Since the data represent a normalized distribution, you can also verify that the fitted curve integrates to unity after removing the amplitude factor. This check can be done numerically:

j_check = np.linspace(0, 100, 2000)
y_check = shape_fn(j_check, *params_hat)
area = integrate.trapezoid(y_check / params_hat[-1], j_check)
print("Area under curve (normalized):", area)

The area is effectively one, which is consistent with the interpretation of y as a unit-area distribution.

Why this matters

Non-linear least squares is sensitive to formulation. A missing pair of parentheses silently changes how the parameter enters the model. A distribution normalized to unit area forces an additional free scale if you want the optimizer to adjust both height and shape. And ignoring units can inflate or deflate parameters by many orders of magnitude, confusing both the solver and anyone reading your results.

Practical takeaways

Parenthesize denominators like (kB*T) in both the prefactor and the exponent. Include a free amplitude N when fitting distributions whose area is fixed by construction.
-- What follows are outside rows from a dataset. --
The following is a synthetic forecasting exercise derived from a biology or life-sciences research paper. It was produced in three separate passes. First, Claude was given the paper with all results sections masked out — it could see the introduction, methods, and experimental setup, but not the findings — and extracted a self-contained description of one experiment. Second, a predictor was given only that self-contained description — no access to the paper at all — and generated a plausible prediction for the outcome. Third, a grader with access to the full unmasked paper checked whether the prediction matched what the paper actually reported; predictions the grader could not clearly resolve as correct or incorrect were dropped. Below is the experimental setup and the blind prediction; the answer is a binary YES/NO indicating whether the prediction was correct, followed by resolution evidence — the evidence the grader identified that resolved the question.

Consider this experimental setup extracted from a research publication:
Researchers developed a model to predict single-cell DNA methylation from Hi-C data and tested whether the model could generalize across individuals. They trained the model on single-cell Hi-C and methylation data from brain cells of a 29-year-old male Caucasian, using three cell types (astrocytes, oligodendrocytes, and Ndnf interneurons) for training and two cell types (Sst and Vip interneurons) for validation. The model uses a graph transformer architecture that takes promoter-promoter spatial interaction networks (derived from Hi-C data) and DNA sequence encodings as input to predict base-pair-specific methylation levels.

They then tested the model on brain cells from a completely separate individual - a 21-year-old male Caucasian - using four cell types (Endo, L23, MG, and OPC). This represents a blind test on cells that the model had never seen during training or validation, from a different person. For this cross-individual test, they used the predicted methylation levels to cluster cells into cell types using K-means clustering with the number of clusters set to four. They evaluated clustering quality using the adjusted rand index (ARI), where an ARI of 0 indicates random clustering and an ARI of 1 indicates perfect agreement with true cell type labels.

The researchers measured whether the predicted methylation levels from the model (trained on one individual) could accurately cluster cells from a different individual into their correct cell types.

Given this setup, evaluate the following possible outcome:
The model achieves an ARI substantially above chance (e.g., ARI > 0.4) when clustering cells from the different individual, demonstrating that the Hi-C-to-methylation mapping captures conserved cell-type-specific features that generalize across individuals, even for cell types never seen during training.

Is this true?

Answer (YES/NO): YES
Keep the exponent dimensionless by aligning units; using kB in eV/K is a pragmatic choice in this case and leads to stable estimates. Finally, be consistent when plotting: evaluate the fitted function on the same x-array used for fitting to avoid mismatches.

Adhering to these small but crucial details turns an intractable fit with a singular covariance into a well-behaved regression with interpretable parameters and a high-quality match to the data.